### [Extrait du document]
━━━━━━

Imaginez un instant l’avenir. Que voyez-vous ? Une botte écrasant un visage humain pour l’éternité, comme Orwell nous l’avait prédit ? Des uniformes gris, des caméras de surveillance partout, la dissidence réduite au silence et les livres interdits ? Quand nous imaginons une dystopie, la plupart d’entre nous se représentent cette vision sombre et autoritaire.
Mais si les chaînes n’étaient pas d’acier, mais de rire ? Si les oppresseurs n’étaient pas des brutes en bottes cloutées, mais des animateurs sympathiques qui nous fournissent sans relâche ce que nous désirons ? Si nos peurs les plus profondes se réalisaient non par ce que nous haïssons, mais par ce que nous aimons ?
Telle est la proposition glaçante avancée par Neil Postman dans son ouvrage majeur de 1985, Amusing Ourselves to Death : Public Discourse in the Age of Show Business (en français : Se distraire à en mourir). Il n’a pas seulement lancé un avertissement ; il a disséqué le mécanisme par lequel nous pourrions abandonner volontairement notre capacité à penser sérieusement – non à un dictateur, mais à un écran de télévision, à un sujet tendance, à un flux incessant de distractions agréables. Selon lui, la vraie menace n’est pas la censure, mais l’irrélevance. Non un silence imposé, mais une surdité consentie, provoquée par une cacophonie écrasante de futilités.
Postman ne voyait pas Big Brother s’emparer de nos esprits par la force. Il nous voyait les lui offrir avec le sourire, captivés par le spectacle.
Les deux dystopies : la peur d’Orwell contre la vision de Huxley
Postman commence par opposer radicalement deux géants de la littérature dystopique : 1984 de George Orwell et Le Meilleur des mondes d’Aldous Huxley. Nous avons tendance à nous focaliser sur la vision d’Orwell : un monde où la vérité est réprimée, les livres brûlés et l’information contrôlée par un État omniprésent.
Mais Postman estime que nous avons complètement méconnu le danger le plus pertinent. La vision de Huxley lui semble bien plus prophétique. Dans Le Meilleur des mondes, la vérité n’est pas interdite ; elle est noyée dans un océan de plaisir.
Les livres ne sont pas prohibés ; personne n’en voit l’utilité. Les individus sont contrôlés non par la douleur, mais par le plaisir – une dose constante de soma et de divertissements superficiels conçus pour les maintenir dociles, heureux et totalement dépourvus de pensée critique.
Ce qu’Orwell craignait, c’étaient ceux qui interdiraient les livres.

━━━━━━

### [Consigne]
Relevez tous les titres de livres cités dans l'extrait sur Neil Postman, en indiquant l'auteur de chacun.

### [Liste des données]
━━━━━━

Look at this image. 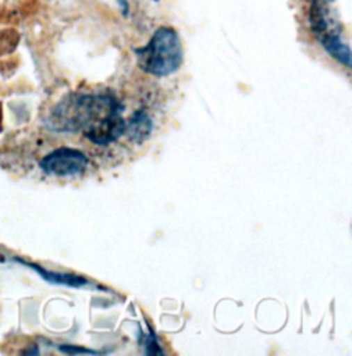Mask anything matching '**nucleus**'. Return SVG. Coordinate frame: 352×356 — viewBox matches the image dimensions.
Here are the masks:
<instances>
[{
    "label": "nucleus",
    "mask_w": 352,
    "mask_h": 356,
    "mask_svg": "<svg viewBox=\"0 0 352 356\" xmlns=\"http://www.w3.org/2000/svg\"><path fill=\"white\" fill-rule=\"evenodd\" d=\"M122 106L111 95L70 94L53 108L46 125L54 132L84 131L95 145H109L124 132Z\"/></svg>",
    "instance_id": "obj_1"
},
{
    "label": "nucleus",
    "mask_w": 352,
    "mask_h": 356,
    "mask_svg": "<svg viewBox=\"0 0 352 356\" xmlns=\"http://www.w3.org/2000/svg\"><path fill=\"white\" fill-rule=\"evenodd\" d=\"M139 67L152 76L166 77L180 67L183 49L174 28H159L145 47L135 50Z\"/></svg>",
    "instance_id": "obj_2"
},
{
    "label": "nucleus",
    "mask_w": 352,
    "mask_h": 356,
    "mask_svg": "<svg viewBox=\"0 0 352 356\" xmlns=\"http://www.w3.org/2000/svg\"><path fill=\"white\" fill-rule=\"evenodd\" d=\"M308 22L311 32L319 44L325 40L343 36L342 25L337 21L336 0H312L308 13Z\"/></svg>",
    "instance_id": "obj_3"
},
{
    "label": "nucleus",
    "mask_w": 352,
    "mask_h": 356,
    "mask_svg": "<svg viewBox=\"0 0 352 356\" xmlns=\"http://www.w3.org/2000/svg\"><path fill=\"white\" fill-rule=\"evenodd\" d=\"M40 168L45 174L53 177H73L81 174L88 165V157L76 149L61 147L40 161Z\"/></svg>",
    "instance_id": "obj_4"
},
{
    "label": "nucleus",
    "mask_w": 352,
    "mask_h": 356,
    "mask_svg": "<svg viewBox=\"0 0 352 356\" xmlns=\"http://www.w3.org/2000/svg\"><path fill=\"white\" fill-rule=\"evenodd\" d=\"M15 261L25 264L26 267L35 270L43 280H46L47 282L56 284V285H62V286H69V288H93V289H102L98 285H94L93 282H90L88 280L74 275V274H67V273H54V271H49L45 270L43 267L33 264V263H25L21 259H15Z\"/></svg>",
    "instance_id": "obj_5"
},
{
    "label": "nucleus",
    "mask_w": 352,
    "mask_h": 356,
    "mask_svg": "<svg viewBox=\"0 0 352 356\" xmlns=\"http://www.w3.org/2000/svg\"><path fill=\"white\" fill-rule=\"evenodd\" d=\"M153 129V121L149 118L147 113L143 111H139L134 115V118L127 125V131L129 132V136L138 142H143L149 138Z\"/></svg>",
    "instance_id": "obj_6"
},
{
    "label": "nucleus",
    "mask_w": 352,
    "mask_h": 356,
    "mask_svg": "<svg viewBox=\"0 0 352 356\" xmlns=\"http://www.w3.org/2000/svg\"><path fill=\"white\" fill-rule=\"evenodd\" d=\"M59 351L63 354L69 355H99V353L86 350V348H79V347H72V346H61Z\"/></svg>",
    "instance_id": "obj_7"
},
{
    "label": "nucleus",
    "mask_w": 352,
    "mask_h": 356,
    "mask_svg": "<svg viewBox=\"0 0 352 356\" xmlns=\"http://www.w3.org/2000/svg\"><path fill=\"white\" fill-rule=\"evenodd\" d=\"M146 354L149 355H163L164 353L161 351V347L159 346L154 334H150L146 337Z\"/></svg>",
    "instance_id": "obj_8"
}]
</instances>
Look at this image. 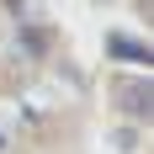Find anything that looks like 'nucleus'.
<instances>
[{"mask_svg": "<svg viewBox=\"0 0 154 154\" xmlns=\"http://www.w3.org/2000/svg\"><path fill=\"white\" fill-rule=\"evenodd\" d=\"M0 154H5V138H0Z\"/></svg>", "mask_w": 154, "mask_h": 154, "instance_id": "3", "label": "nucleus"}, {"mask_svg": "<svg viewBox=\"0 0 154 154\" xmlns=\"http://www.w3.org/2000/svg\"><path fill=\"white\" fill-rule=\"evenodd\" d=\"M117 53H122V59H149V48H138V43H128V32H117Z\"/></svg>", "mask_w": 154, "mask_h": 154, "instance_id": "2", "label": "nucleus"}, {"mask_svg": "<svg viewBox=\"0 0 154 154\" xmlns=\"http://www.w3.org/2000/svg\"><path fill=\"white\" fill-rule=\"evenodd\" d=\"M122 112L128 117H149V80H133V85H122Z\"/></svg>", "mask_w": 154, "mask_h": 154, "instance_id": "1", "label": "nucleus"}]
</instances>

━━━━━━

### [Corrigé]
- Amusing Ourselves to Death : Public Discourse in the Age of Show Business (en français : Se distraire à en mourir), de Neil Postman
- 1984, de George Orwell
- Le Meilleur des mondes, d'Aldous Huxley